5 amazing Victorian inventions

Postage stamps, bikes and the London Underground
Postage stamps, bikes and the London Underground were Victorian inventions. Credit: VisitBritain

From the first photograph to the first bicycle, where would we be without the Victorians? We look at some of the most influential inventions

The first photograph

Lacock Abbey in Wiltshire
William Henry Fox Talbot lived at Lacock Abbey in Wiltshire. Credit: VisitEngland/Visit Wiltshire/Chris Lock

William Henry Fox Talbot loved to sketch, but struggled to produce the kind of work he was proud to show off. ‘How charming it would be if it were possible to cause these natural images to imprint themselves durably and remain fixed upon the paper,’ he wrote. Thank goodness he didn’t think he was better. As a solution, he dreamt up a way to fix images, and in 1835, created the earliest surviving photographic negative of a window at his home, Lacock Abbey in Wiltshire. In 1839, Fox Talbot presented his ‘art of photogenic drawing’ to the Royal Society, patenting his developing, fixing and printing process in 1841.

The first telephone

Red telephone box
The Victorian invention led to the popular British telephone boxes. Credit: VisitEngland/Diana Jarvis

Perhaps it is little surprise that Alexander Graham Bell invented the telephone. His father and grandfather were both elocution experts. Graham Bell was originally from Scotland, although he later became a US citizen. He was granted a patent for his invention in 1876. Within a year, the first telephone exchange was built in Connecticut.

The first pedal bicycle – and the Penny Farthing

Bicycle in countryside
The pedal bicycle caught on quickly. Credit: VisitEngland/Diana Jarvis

A humble hobbyhorse inspired the invention of the pedal bicycle. Kirkpatrick Macmillan, the Scottish son of a blacksmith, saw one being ridden on the road and decided to make his own. He realised it would be improved if he could move without putting his feet on the ground, completing the new machine in 1839. Soon he was riding 14 miles to Dumfries in under an hour. His first longer journey, in 1842, was a 68 mile ride to Glasgow. It took him two days and he was fined five shillings for injuring a small girl who ran across his path.

The penny farthing – a symbol of the late Victorian era – was designed by James Starley in Coventry in 1870, based on an earlier French model. The front wheel was almost six feet high, with the seat above the wheel. Among its other perils, there were no brakes.

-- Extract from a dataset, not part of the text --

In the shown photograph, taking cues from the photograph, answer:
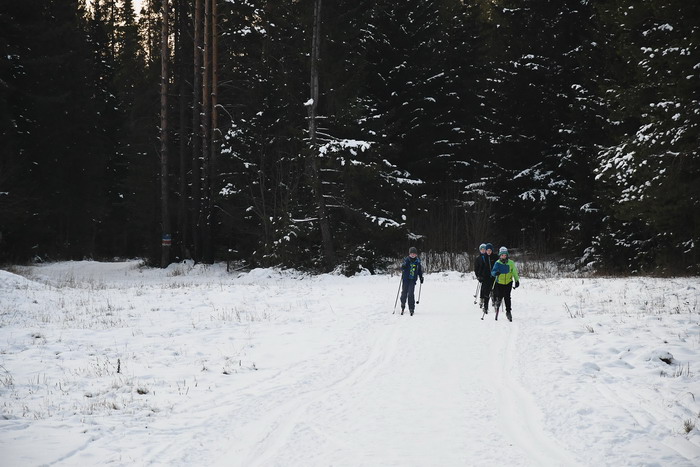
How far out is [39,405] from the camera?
6785mm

Adhesive postage stamps – and the Penny Black

Victorian letterbox in Winchester, Hampshire
A Victorian letterbox in Winchester, Hampshire. Credit: VisitBritain/Daniel Bosworth

In the 1800s, the postal system was plagued by corruption. Before the postage stamp, ink and hand-stamps were usually used to frank letters and confirm the payment of postage. Mail was paid for by the recipient, causing difficulties when the recipient refused. Adhesive postage stamps were proposed by Sir Rowland Hill, an English teacher and social reformer, in 1837, and came into circulation in 1840. Known as the Penny Black, it featured a distinctive profile of Queen Victoria. The first Post Office pillar box was erected in Jersey in 1852. A year later they arrived in mainland Britain.

 

Underground trains

London Underground
The London Underground carries 4.8 million passengers a day. Credit: VisitBritain/Eric Nathan

The world’s first underground railway opened in 1863 between Paddington and Farringdon in London using gas-lit wooden carriages hauled by steam locomotives. The stations are now on the Circle, Hammersmith & City and Metropolitan lines. The Metropolitan District Railway, commonly known as the District Railway, opened in 1868 from South Kensington to Westminster as part of a plan for an underground ‘inner circle’ connecting London’s main-line stations. The network now has 11 lines and carries about 1.4 billion passengers a year – or 4.8 million passengers a day. The London Underground has 270 stations and covers 250 miles of track – only 45 per cent of the system is actually underground.